Réduction et rapport des libéralités excessives

Transmission des biens
Transmission des biens
Chacun est libre de disposer de la totalité de ses biens gratuitement grâce à une donation ou un testament. Mais la loi apporte des restrictions, notamment pour protéger la famille du défunt. Quand les libéralités sont trop importantes et portent atteinte à la part des héritiers, celles-ci doivent être réduites et rapportées à la succession.


La libéralité est un acte juridique réalisé entre vifs (c'est-à-dire entre personnes vivantes) ou bien une disposition testamentaire par laquelle une personne transfère un bien ou un droit au profit d'une autre (le légataire).

Principe de la réduction et rapport des libéralités excessives

Lorsqu'il y a plusieurs héritiers et que l'un d'eux a bénéficié d'une gratification spéciale de la part du défunt, l'héritier en question doit rapporter la valeur du bien à la succession.

Si les libéralités dépassent la quotité disponible (la part dont on peut disposer librement par donation ou testament), il convient de compléter la réserve (la part réservée à certains héritiers) en réduisant les legs ou donations.

Le rapport permet d'assurer l'égalité en cas de pluralité d'héritiers.
La réduction des libéralités protège l'héritier réservataire contre les libéralités excessives.

Rapport des libéralités à la succession

Le rapport des libéralités est une opération par laquelle un héritier, venant en concours avec d'autres, réintègre dans le partage les biens qu'il a déjà reçus du défunt.

Tout héritier doit rapporter à ses cohéritiers tout ce qu'il a reçu par donation. En effet, ces donations ont été consenties "en avancement de part successorale", c'est-à-dire qu'elles constituent une avance sur la succession.

En revanche, les donations "hors part successorale", qui permettent d'avantager un héritier et qui s'ajoutent à sa part de réserve, ne sont pas rapportables. Le donataire pourra, s'il est héritier, prétendre à des droits identiques aux autres.
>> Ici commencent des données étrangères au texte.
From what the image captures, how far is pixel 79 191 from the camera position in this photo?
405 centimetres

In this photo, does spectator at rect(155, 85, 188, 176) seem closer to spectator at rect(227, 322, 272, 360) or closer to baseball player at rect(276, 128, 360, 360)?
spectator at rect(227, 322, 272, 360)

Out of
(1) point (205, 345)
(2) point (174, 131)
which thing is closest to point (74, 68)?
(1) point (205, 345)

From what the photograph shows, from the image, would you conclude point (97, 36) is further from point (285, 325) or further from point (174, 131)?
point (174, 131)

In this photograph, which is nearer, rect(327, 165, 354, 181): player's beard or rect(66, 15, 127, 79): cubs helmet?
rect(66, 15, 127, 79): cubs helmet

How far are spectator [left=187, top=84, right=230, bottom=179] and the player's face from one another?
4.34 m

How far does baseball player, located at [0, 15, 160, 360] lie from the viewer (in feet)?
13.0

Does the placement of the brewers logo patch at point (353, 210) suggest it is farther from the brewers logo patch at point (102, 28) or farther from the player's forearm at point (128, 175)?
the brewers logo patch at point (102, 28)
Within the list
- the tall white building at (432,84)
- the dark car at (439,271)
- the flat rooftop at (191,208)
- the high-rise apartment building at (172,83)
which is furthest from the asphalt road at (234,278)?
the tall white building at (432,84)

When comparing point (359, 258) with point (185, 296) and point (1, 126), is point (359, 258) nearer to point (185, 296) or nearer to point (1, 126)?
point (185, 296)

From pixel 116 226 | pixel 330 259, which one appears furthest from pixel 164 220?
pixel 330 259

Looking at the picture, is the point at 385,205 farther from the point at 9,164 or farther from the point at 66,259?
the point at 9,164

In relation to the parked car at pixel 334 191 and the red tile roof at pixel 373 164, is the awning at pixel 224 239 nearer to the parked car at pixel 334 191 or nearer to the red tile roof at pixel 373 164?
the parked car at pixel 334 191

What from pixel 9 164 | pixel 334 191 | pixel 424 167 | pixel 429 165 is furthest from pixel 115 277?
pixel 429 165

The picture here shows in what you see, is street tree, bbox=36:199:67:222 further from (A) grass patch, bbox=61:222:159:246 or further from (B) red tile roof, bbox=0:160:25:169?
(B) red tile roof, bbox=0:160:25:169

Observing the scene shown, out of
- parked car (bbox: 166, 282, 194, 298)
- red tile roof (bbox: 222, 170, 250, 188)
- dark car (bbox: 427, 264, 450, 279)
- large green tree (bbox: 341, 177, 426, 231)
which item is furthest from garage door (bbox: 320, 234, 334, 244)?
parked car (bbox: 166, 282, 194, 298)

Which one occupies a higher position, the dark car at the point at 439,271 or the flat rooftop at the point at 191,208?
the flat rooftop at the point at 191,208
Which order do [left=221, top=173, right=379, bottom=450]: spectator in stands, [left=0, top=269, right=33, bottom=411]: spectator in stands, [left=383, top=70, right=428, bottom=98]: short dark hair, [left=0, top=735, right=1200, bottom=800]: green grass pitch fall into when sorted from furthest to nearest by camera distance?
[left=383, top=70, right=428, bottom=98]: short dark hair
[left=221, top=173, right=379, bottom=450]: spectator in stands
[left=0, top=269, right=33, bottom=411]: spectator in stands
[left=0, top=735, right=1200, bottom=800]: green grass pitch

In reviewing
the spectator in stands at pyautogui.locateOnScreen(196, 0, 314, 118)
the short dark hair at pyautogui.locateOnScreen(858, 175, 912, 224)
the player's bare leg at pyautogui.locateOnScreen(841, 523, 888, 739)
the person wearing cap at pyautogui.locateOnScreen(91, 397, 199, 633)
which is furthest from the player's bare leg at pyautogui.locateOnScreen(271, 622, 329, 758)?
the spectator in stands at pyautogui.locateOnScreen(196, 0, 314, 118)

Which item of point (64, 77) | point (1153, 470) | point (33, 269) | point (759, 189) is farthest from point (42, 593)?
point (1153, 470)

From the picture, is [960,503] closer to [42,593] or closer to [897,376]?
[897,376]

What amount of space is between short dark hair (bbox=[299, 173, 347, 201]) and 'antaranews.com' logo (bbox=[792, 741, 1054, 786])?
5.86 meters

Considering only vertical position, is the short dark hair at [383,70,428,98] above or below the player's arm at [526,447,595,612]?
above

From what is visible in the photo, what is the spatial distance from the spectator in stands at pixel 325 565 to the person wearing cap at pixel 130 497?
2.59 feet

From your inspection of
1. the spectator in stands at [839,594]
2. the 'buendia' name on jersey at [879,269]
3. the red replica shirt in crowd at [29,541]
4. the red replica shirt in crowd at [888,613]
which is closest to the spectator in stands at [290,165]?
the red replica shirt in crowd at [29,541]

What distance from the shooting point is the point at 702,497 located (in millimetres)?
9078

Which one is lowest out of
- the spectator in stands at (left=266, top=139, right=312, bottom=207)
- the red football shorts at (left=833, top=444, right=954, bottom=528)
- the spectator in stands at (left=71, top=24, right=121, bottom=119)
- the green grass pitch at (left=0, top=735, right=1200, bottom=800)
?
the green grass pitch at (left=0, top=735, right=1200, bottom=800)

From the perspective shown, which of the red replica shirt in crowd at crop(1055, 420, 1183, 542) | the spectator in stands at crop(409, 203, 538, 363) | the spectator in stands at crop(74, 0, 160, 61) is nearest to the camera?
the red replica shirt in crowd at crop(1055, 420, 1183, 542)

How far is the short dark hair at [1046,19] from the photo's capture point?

Bon à savoir : la personne gratifiée d'une donation dont on n'estimait pas qu'il serait héritier au moment de l'acte, mais qui l'est en fait au jour de l'ouverture de la succession, ne doit plus le rapport (sauf si le donateur l'a exigé dans l'acte de donation).

Quand et comment a lieu le rapport ?

Le rapport s'effectue à l'occasion du partage de la succession par la réintégration des donations (directe ou indirecte) faites aux héritiers dans la masse des biens à partager :

  • réintégration en valeur (le plus fréquent) : l'héritier garde le bien, mais rapporte à la succession une somme d'argent correspondant à la valeur de ce bien d'après son état au jour de la donation ;
  • réintégration en nature (plutôt rare) : l'héritier rapporte le bien lui-même, qui est à nouveau compris dans le partage. Il perd son droit de propriété.


Bon à savoir : si le bien a été vendu, on tient compte de sa valeur à l'époque de la vente.

Si le bien a été perdu ou détruit (par cas fortuit et sans faute du donataire), il n'est pas rapportable. Néanmoins, si une indemnité a été perçue, le donataire doit la rapporter dans la proportion où elle a servi à sa reconstitution.

Réduction des libéralités excessives

Lorsqu'une libéralité dépasse la quotité disponible et porte atteinte à la réserve, elle doit être réduite. Les libéralités excessives ne sont connues qu'au moment du décès, en fonction de la qualité et du nombre d'héritiers réservataires, ainsi que de l'importance du patrimoine.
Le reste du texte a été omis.